Get result into the caller from a function returning std::optional of std::vector

Question

I am trying to manipulate the std::optional using container like std::vector.

I started by doing the code below :

#include <iostream>
#include <vector>
#include <string>
#include <optional>

using namespace std;

using optional_vecs = std::optional<std::vector<std::string>>;

optional_vecs returnStrings()
{
    optional_vecs myVect(std::in_place); 
    myVect->emplace_back("Name");
    return myVect;
}

int main()
{
    for (auto e : returnStrings().value())
        std::cout << e << " ";

    return 0;
}

The problem here is that I get nothing in the output: I guess that because std::optional::value return a reference as in my case it is a reference to a temporary.

So to resolve that I tried to use std::reference_wrapper as below :

using optional_vecs = std::optional<std::reference_wrapper<std::vector<std::string>>>;

optional_vecs returnStrings()
{
    optional_vecs myVect; 
    myVect->get().emplace_back("Name");
    return myVect;
}

Now I got a crash and an error :

• the crash happens when trying to add the string "name".
• the error is when I try to use the for-range loop saying the range for loop requires a suitable "begin" function and none was found.

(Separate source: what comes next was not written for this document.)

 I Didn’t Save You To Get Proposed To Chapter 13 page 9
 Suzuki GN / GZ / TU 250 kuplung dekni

The code below works but I don't like to declare a variable and then calli the Value():

int main()
{
    auto result = returnStrings();
    for (auto e : result.value())
        std::cout << e << " ";

    return 0;
}

So how could I return an std::optional holding a std::vector in the way functionName().Value().

Answer 1

Your issue here in the first two cases is that since returnStrings() returns a temporary, the for loop will not extend its life unless you actually capture what it returns. Capturing result.value() doesn't do you any good since it will not extend the lifetime of returnStrings().

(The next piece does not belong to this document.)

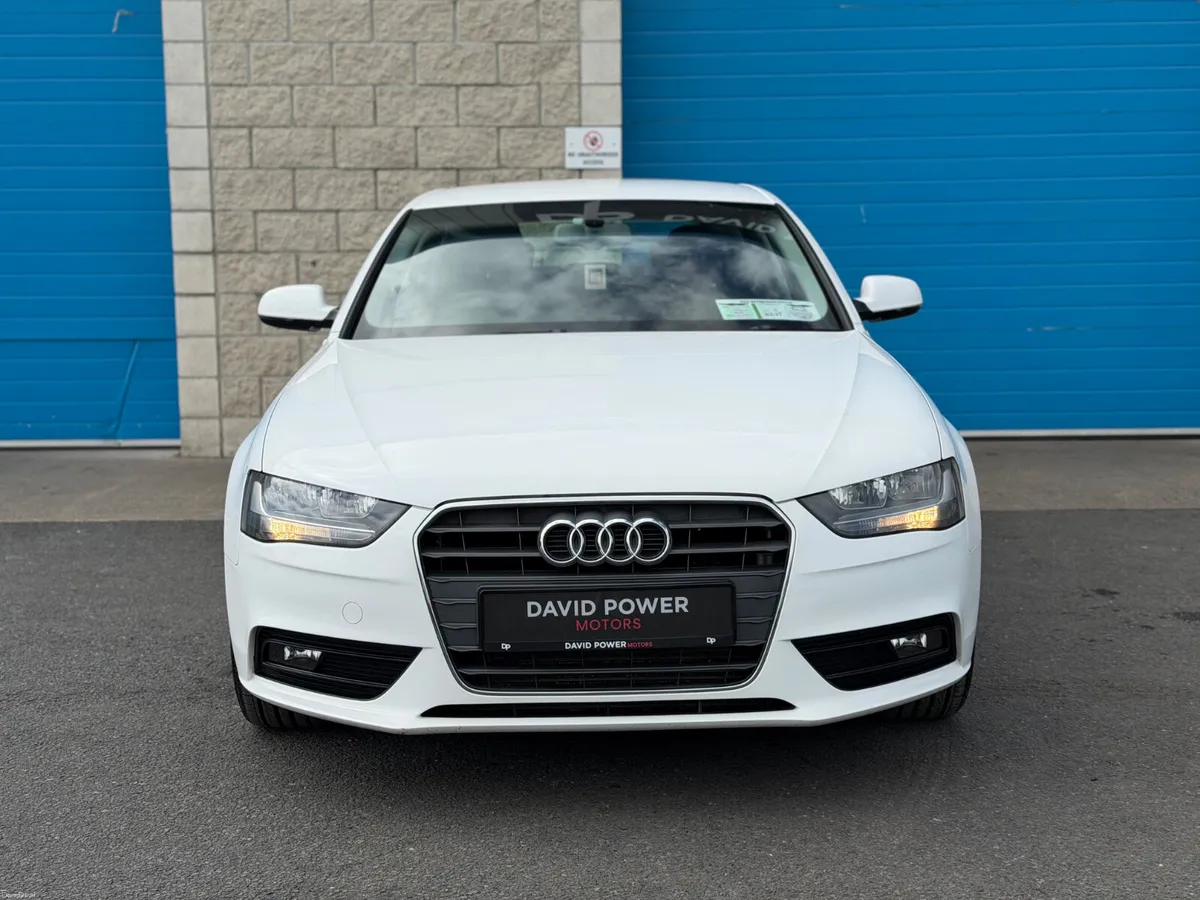 Audi A4 171kms!! 2013 - Image 2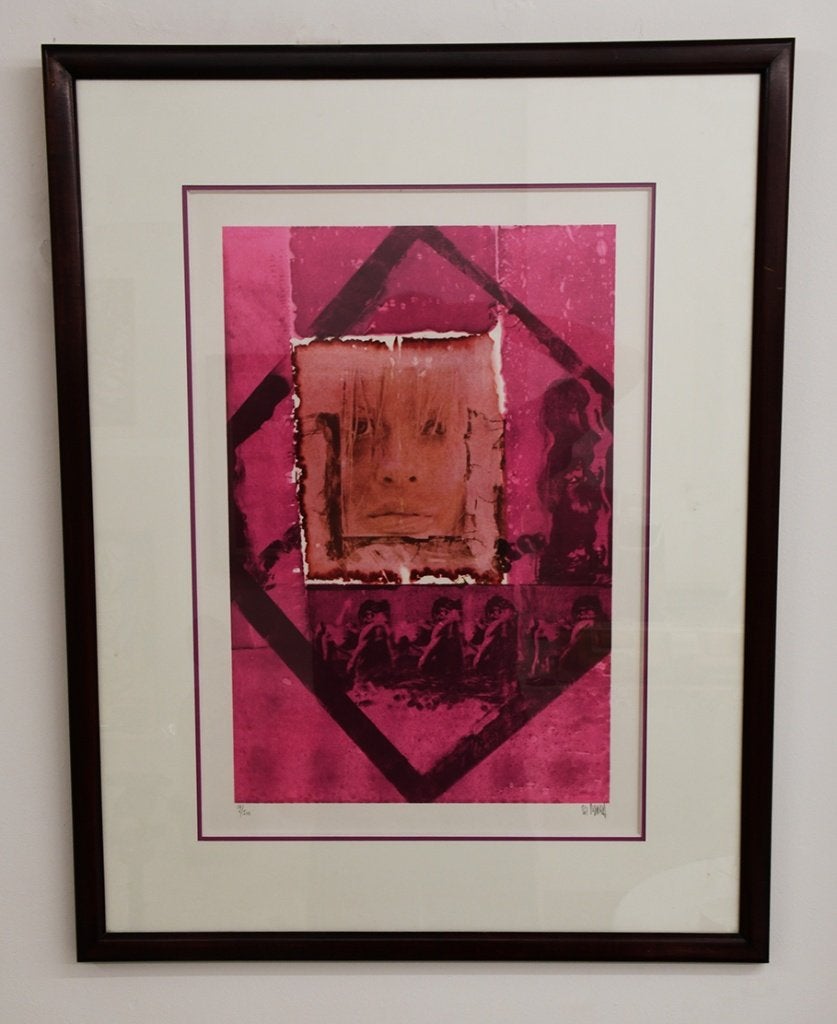Pol Mara. Litho., Antiek en Kunst, Ophalen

So how could I return an std::optional holding a std::vector in the way functionName().Value().

You have to capture the return of functionName(). You can do what you did, or in C++20 you can use the new init-statement version of ranged for which was built for cases like this and would look like

for (auto&& opt_vec =  returnStrings(); auto e : opt_vec.value())
    std::cout << e << " ";

Answer 2

Unfortunately, you have to use the latter construct.

The optional object is responsible for owning the vector. C++ won't recursively extend lifetimes to the object owning a referenced object, so if that owning object is destroyed (which it will be, because it's temporary), the referenced object will also be destroyed.

One thing I will point out though: at least as far as GCC is concerned, this is valid code:

int main()
{
    for (auto ret = returnStrings(); auto e : ret.value())
        std::cout << e << " ";

    return 0;
}

Changing to optional<reference_wrapper<vector>> also doesn't work because the original returnStrings function is returning an rvalue, meaning if it weren't for copy elision, that original object would be move-assigned and then destructed as well.

So if it's vitally important that the function return an optional<vector>, your for-loop will need to have something that properly initializes the optional object itself.

Answer 3

You need to work with std::optional wrapper as you work with it's template underlying type. In your case, it's std::string, that should work.

#include <iostream>
#include <vector>
#include <string>
#include <optional>

using namespace std;

using optional_vecs = std::optional<std::vector<std::string>>;

optional_vecs returnStrings()
{
    std::vector<std::string> myVect{};
    myVect.emplace_back("Name");
    return std::optional{ myVect };
}

int main()
{
    auto stringsOpt = returnStrings();

    if (stringsOpt) {
        for (auto& e : *stringsOpt)
            std::cout << e << " ";
    }

    return 0;
}

This code actually works on GCC.

P.S. : it's surprisingly, but your source code doesn't compile on MSVC.